Campbell v. State

E. F. Campbell was convicted of the felony of involuntary manslaughter, and appeals.

J. R. Laney was killed on U.S. Highway 71 near Waldron in a collision between an automobile driven by defendant Campbell and one driven by Laney. Defendant alleges a variety of grounds for reversal of the judgment of conviction of involuntary manslaughter rendered against him for this killing.

(1) After the collision, the defendant pleaded guilty to an information for drunken driving filed against him *Page 786 in a Justice of the Peace court in Scott County. It is not established clearly that the drunken driving to which defendant pleaded guilty was identical with his driving at the time of the fatal collision, but it may be assumed that it was. Defendant contends that it was identical, and that the conviction for drunken driving in the Justice of the Peace court bars this later charge of involuntary manslaughter growing out of the same act. This is in effect a plea of former jeopardy. The plea is ineffectual.
= = = = = = =
- _Exercises_:
(a) Transcribe the part of the court opinion that begins at the words "E. F. Campbell" and ends after "for this killing.".
(b) According to the court opinion, in which county was the Justice of the Peace court where Campbell pleaded guilty to drunken driving?

- _Source data_:
= = = = = = =
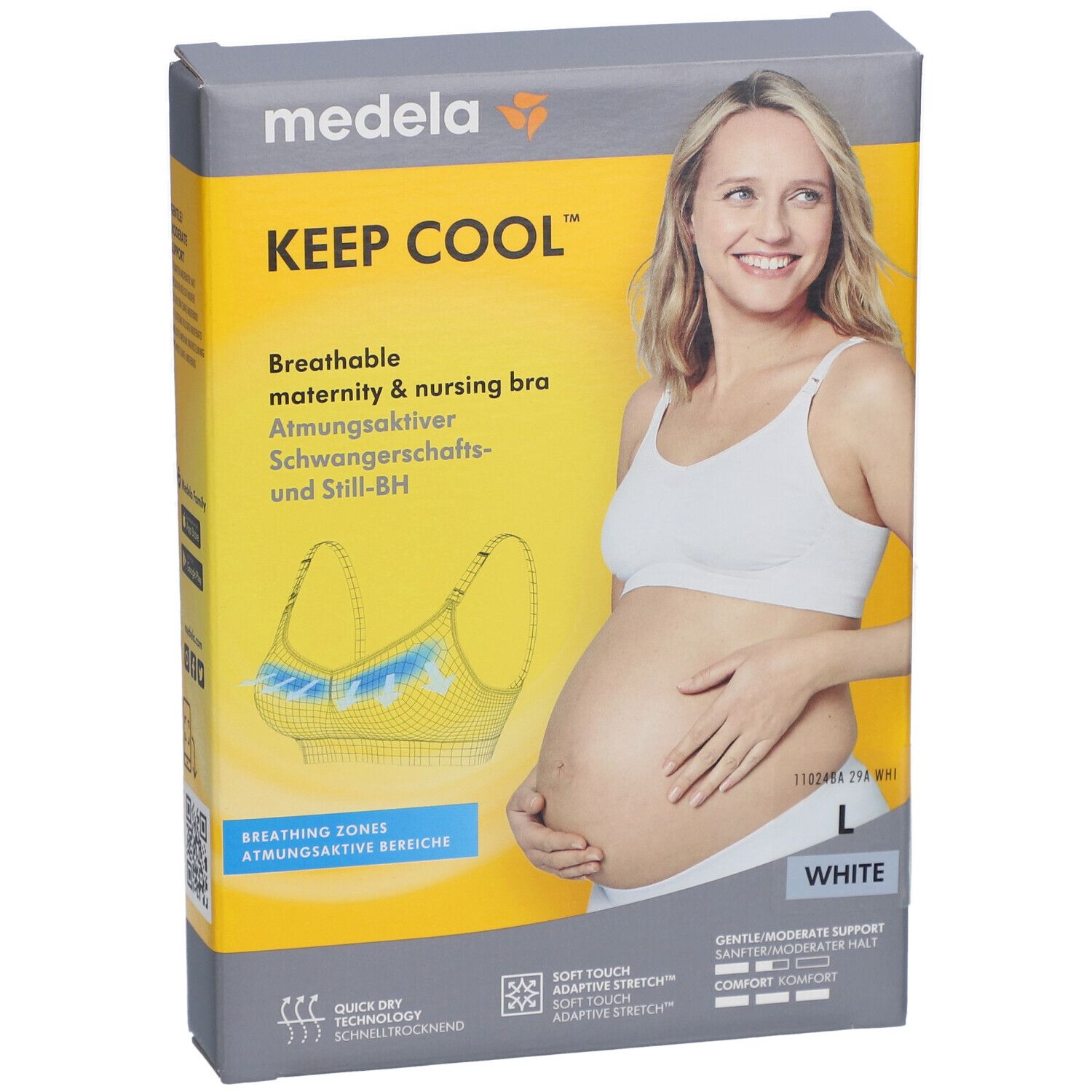 Vue de face de l'emballage du soutien-gorge Keep Cool. Inscription : Keep Cool, respirant, blanc, taille L. Femme portant le soutien-gorge.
= = = = = = =
- _Solution set_:
(a)
E. F. Campbell was convicted of the felony of involuntary manslaughter, and appeals.

J. R. Laney was killed on U.S. Highway 71 near Waldron in a collision between an automobile driven by defendant Campbell and one driven by Laney. Defendant alleges a variety of grounds for reversal of the judgment of conviction of involuntary manslaughter rendered against him for this killing.

(b) Scott County